Pakistan has rejected the reports, but the Wikileaks documents, among other sources, show that Pakistan has not softened its approach to Afghanistan.
Kabul’s political observers are now pondering whether Spanta was speaking on his own initiative, or at the behest of his president.
Presidential spokesperson Hamid Elmi said that whatever views Spanta expressed represented the official position of the Afghan government.
Political analyst Mahmoud Saiqal sought to explain the apparent contradiction.

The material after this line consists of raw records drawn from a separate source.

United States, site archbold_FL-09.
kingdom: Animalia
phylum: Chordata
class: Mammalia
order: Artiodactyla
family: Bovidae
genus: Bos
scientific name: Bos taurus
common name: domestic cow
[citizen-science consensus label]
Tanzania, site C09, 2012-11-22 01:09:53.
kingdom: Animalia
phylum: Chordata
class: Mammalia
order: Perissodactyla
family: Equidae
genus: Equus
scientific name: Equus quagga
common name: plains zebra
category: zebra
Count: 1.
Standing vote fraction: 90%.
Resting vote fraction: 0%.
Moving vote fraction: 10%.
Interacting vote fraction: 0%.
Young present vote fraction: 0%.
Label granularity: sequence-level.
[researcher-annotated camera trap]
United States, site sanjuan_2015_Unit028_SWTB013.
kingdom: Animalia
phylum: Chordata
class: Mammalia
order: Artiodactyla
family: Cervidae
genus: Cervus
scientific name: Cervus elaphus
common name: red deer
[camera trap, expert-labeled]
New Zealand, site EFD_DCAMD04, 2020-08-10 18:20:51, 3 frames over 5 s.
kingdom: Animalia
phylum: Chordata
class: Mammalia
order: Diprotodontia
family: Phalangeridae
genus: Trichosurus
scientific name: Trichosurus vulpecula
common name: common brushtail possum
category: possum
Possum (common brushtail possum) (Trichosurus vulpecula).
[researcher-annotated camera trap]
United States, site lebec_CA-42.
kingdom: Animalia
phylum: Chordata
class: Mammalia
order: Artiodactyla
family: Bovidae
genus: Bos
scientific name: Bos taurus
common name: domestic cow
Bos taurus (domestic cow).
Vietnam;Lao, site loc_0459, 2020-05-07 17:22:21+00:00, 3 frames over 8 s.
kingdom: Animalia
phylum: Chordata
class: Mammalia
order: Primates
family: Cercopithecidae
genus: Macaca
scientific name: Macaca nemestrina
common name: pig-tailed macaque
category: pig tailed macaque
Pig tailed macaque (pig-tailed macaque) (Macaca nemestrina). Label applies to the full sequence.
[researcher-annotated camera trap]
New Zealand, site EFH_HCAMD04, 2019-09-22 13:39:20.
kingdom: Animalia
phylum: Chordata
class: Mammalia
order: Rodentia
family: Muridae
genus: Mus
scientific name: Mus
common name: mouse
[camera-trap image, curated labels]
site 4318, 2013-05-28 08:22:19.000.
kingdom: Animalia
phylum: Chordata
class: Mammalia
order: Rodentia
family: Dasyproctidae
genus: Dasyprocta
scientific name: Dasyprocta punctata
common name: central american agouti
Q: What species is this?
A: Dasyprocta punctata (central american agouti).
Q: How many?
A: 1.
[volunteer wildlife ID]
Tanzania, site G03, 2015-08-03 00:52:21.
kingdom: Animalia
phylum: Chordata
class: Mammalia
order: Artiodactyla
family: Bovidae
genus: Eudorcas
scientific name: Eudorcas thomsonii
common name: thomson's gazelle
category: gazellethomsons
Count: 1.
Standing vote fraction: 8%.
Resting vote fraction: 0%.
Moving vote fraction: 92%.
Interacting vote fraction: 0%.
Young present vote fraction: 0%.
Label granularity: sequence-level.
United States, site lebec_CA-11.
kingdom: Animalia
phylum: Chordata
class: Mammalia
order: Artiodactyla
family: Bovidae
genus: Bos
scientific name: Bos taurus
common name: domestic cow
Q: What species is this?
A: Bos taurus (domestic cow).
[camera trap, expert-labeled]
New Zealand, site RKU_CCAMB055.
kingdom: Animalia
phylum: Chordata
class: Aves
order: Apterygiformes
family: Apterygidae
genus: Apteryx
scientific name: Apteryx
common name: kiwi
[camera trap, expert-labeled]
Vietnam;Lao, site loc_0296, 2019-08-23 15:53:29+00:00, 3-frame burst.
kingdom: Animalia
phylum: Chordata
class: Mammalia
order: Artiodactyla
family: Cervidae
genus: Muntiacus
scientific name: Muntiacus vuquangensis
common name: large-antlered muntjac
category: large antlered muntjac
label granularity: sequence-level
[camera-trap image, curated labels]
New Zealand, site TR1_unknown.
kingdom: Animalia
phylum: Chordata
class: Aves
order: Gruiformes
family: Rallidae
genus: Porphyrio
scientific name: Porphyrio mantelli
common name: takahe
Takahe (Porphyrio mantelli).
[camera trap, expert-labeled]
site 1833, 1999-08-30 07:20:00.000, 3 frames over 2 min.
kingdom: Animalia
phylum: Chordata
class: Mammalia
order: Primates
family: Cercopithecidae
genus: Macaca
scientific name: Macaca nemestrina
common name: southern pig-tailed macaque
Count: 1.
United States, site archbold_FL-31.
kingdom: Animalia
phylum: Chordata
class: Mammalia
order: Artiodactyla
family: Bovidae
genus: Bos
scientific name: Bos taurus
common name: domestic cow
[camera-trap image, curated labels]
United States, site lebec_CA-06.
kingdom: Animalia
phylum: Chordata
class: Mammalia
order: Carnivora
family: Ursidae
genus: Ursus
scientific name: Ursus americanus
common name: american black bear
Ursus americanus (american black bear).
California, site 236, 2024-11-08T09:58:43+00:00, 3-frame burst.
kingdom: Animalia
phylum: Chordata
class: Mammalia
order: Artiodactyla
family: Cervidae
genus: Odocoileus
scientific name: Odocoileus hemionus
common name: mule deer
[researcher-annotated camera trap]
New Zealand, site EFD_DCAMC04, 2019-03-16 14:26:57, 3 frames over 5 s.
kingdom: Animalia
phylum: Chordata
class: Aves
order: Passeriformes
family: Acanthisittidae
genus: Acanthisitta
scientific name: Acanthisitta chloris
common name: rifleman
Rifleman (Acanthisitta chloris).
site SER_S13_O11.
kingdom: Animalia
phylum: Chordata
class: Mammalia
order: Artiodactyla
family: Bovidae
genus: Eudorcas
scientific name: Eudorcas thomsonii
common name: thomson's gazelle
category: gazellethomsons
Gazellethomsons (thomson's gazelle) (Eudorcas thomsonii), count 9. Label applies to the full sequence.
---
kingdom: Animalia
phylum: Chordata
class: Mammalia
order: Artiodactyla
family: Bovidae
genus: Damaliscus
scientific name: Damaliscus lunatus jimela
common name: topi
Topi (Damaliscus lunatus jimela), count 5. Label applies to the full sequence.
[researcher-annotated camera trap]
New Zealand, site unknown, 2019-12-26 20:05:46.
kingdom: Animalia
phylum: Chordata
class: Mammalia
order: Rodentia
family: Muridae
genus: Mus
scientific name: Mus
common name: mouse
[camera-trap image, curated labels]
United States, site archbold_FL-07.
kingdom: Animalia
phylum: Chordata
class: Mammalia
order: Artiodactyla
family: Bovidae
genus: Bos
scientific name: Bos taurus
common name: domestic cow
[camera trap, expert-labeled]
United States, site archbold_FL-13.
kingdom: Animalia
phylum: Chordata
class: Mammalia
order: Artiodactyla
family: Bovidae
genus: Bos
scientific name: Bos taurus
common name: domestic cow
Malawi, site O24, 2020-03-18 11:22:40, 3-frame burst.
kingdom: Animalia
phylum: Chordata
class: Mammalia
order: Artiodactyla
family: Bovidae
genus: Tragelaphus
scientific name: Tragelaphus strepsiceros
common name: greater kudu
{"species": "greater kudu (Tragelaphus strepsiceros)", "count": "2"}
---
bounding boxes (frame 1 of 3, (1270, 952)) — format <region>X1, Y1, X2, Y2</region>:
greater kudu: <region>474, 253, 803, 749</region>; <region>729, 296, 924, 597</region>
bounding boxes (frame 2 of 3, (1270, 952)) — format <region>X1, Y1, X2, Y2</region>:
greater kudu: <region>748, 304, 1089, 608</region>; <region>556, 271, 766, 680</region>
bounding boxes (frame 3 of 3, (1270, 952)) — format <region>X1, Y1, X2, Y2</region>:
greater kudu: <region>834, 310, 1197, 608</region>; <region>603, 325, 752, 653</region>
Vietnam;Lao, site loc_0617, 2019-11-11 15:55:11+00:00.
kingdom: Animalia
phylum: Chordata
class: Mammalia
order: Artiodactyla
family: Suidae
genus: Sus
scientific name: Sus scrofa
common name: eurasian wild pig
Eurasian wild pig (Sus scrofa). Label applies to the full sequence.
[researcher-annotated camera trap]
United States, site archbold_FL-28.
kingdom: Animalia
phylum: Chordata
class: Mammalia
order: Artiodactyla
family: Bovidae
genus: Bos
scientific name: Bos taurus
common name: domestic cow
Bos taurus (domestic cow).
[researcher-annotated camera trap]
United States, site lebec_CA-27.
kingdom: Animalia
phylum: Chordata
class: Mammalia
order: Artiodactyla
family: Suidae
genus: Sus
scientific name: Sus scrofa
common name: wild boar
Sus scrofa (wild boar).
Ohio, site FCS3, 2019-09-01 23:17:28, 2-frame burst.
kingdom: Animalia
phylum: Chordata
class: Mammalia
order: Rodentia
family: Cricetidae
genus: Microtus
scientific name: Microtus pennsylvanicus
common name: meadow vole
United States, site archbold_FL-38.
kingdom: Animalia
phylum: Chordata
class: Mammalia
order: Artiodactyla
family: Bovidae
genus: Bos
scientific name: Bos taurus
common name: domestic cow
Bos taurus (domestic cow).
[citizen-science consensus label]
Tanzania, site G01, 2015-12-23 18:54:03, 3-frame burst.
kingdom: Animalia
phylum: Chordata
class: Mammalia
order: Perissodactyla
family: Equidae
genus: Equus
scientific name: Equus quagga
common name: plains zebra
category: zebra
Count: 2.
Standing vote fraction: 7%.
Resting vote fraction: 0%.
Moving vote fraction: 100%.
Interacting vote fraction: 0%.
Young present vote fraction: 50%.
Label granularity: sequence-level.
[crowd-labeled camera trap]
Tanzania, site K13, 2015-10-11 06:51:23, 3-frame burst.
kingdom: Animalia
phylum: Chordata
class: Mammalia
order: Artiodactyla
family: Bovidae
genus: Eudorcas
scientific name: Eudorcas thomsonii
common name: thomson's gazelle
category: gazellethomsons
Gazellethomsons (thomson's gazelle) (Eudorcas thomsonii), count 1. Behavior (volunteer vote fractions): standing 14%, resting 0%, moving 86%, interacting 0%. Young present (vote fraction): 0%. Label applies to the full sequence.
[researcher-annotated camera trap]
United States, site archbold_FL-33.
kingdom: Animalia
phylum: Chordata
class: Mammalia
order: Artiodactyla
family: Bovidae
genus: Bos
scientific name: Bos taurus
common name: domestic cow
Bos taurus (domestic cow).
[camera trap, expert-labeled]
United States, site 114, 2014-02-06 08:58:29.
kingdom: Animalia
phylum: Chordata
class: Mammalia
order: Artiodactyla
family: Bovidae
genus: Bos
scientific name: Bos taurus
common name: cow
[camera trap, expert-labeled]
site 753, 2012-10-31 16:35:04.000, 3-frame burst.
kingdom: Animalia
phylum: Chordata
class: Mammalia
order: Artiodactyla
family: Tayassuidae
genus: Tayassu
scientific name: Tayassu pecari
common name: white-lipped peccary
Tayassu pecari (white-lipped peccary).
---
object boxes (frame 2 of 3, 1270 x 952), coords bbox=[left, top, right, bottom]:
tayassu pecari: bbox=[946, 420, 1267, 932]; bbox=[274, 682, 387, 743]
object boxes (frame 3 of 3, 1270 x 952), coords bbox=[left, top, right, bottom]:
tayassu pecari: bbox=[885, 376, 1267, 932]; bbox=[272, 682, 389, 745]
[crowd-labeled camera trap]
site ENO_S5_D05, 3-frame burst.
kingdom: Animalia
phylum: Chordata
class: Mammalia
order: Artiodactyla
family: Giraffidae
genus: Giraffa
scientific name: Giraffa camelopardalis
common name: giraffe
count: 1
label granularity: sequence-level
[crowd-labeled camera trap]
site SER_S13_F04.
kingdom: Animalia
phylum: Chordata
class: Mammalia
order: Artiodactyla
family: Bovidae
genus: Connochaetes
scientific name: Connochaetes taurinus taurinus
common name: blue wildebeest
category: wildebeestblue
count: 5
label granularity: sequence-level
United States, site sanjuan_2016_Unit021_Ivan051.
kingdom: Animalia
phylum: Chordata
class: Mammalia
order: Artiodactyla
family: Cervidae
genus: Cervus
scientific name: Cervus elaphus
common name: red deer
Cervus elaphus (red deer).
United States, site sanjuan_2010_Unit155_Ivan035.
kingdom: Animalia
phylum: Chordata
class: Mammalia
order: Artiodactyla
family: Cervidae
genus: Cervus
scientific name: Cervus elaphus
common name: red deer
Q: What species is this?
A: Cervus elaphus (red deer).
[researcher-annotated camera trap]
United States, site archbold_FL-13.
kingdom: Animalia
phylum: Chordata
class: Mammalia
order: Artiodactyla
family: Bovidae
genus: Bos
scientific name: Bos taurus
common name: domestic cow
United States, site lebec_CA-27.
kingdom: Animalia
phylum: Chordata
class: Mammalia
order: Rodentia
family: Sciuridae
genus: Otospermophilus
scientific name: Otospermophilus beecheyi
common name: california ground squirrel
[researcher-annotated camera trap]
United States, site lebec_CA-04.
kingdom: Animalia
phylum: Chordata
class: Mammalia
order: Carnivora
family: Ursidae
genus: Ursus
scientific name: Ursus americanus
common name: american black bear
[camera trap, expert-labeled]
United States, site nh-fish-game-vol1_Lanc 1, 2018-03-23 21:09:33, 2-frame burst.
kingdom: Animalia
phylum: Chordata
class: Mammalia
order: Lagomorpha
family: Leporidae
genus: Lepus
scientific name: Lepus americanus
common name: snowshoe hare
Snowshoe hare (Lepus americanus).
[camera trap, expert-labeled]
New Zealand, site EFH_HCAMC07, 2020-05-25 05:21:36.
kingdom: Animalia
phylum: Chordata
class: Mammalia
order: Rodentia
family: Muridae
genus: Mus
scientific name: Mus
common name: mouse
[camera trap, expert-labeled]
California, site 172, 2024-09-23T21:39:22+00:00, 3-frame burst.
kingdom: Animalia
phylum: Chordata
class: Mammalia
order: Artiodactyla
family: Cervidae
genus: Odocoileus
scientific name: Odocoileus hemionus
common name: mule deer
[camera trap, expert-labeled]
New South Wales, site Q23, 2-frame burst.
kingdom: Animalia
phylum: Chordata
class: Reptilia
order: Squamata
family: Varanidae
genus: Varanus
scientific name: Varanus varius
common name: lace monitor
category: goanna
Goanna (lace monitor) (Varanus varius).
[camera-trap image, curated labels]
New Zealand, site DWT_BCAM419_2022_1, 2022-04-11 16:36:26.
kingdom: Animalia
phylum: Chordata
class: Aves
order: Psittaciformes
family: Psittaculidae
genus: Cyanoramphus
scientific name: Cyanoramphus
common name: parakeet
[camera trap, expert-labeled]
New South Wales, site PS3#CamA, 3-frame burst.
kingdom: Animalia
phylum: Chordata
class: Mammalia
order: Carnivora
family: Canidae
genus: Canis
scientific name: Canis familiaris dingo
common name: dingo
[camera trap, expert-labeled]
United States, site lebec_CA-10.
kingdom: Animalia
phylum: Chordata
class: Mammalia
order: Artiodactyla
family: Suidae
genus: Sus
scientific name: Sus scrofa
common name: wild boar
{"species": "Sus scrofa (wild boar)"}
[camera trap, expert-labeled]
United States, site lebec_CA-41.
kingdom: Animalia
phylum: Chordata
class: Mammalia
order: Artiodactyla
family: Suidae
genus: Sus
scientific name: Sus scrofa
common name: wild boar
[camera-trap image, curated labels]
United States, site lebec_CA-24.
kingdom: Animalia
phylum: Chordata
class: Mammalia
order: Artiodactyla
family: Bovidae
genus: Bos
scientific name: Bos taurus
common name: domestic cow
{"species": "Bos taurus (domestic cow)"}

“For the past few months there has been a secret deal in the works between the Afghan government and Pakistan’s Inter-Services Intelligence (ISI),” said Saiqal. “President Karzai was not able to react against Pakistan for supporting the Taliban. But the recent remarks by his national security advisor show that the deal has fallen through.”
The pressure is now on the international community to take steps to rein in Pakistan. But in spite of the fact that the United States has reliable information pointing to ISI’s support for the Taliban who are fighting and killing U.S. forces every day in Afghanistan, it has not threatened any strong action against Pakistan.
According to Saiqal, the United States has its own reasons for turning a blind eye toward Pakistan’s alleged transgressions.
First of all, Pakistan is a strategic ally of both the British and the Americans in the region. It is a key regional player in the mind of the West. Secondly, Pakistan has shown that it can handle crises in the region. It has played a major role in favor of the West on several occasions, and it is a strong country with a fairly stable government.
Third, the United States no longer commands the power it once had in the region; it needs to work with Pakistan, it cannot dictate to it.
And finally, Karzai’s seesawing on both Pakistan and the United States has made Pakistan seem a source of stability for the West.
But political analyst Wahid Mojdah believes that Spanta’s comments signal a widening disagreement with the ranks of the Afghan government.
“The recent remarks by Spanta show that the president has problems over regional policy not only with his neighbors and the West but with his own fellows,” said Mojdah.
According to Mojdah, Karzai’s changeable stance towards his international partners, as well as the general weakness and inefficiency of his government, have forced Islamabad to deal with the United States and Britain on Afghan issues
“Karzai’s government has always faced challenges in its relations with Pakistan,” said Mohjdah, “With his double-faced policy, he sometimes calls Pakistan a good friend and later he addresses it as an enemy. “
Political analyst Ahmad Saeedi, a former Afghan diplomat in Pakistan, believes that the June sacking of National Security Chief Amrullah Saleh and Interior Minister Hanif Atmar was done under pressure from Pakistan
“Those two figures, particularly Amrullah Saleh, were releasing documents about Pakistan’s interference (in Afghan affairs), and that was not acceptable for Pakistan,” he said.
Karzai has sought a softer stance on Pakistan to facilitate reconciliation with the Taliban, say observers. In this he has not consulted with his fellow countrymen, many of whom are fearful of a return of the Islamic fundamentalists. Spanta’s comments could signal that the dissatisfaction with Karzai’s outreach to the insurgency is not sitting well, not only with the political opposition but within his own ranks.
In one of his articles Spanta said that he expected to be forced to resign. But Karzai has not asked him to leave. Nevertheless, said Saeedi, Spanta could expect that his outspokenness might well get him ejected from his position of government insider before too long.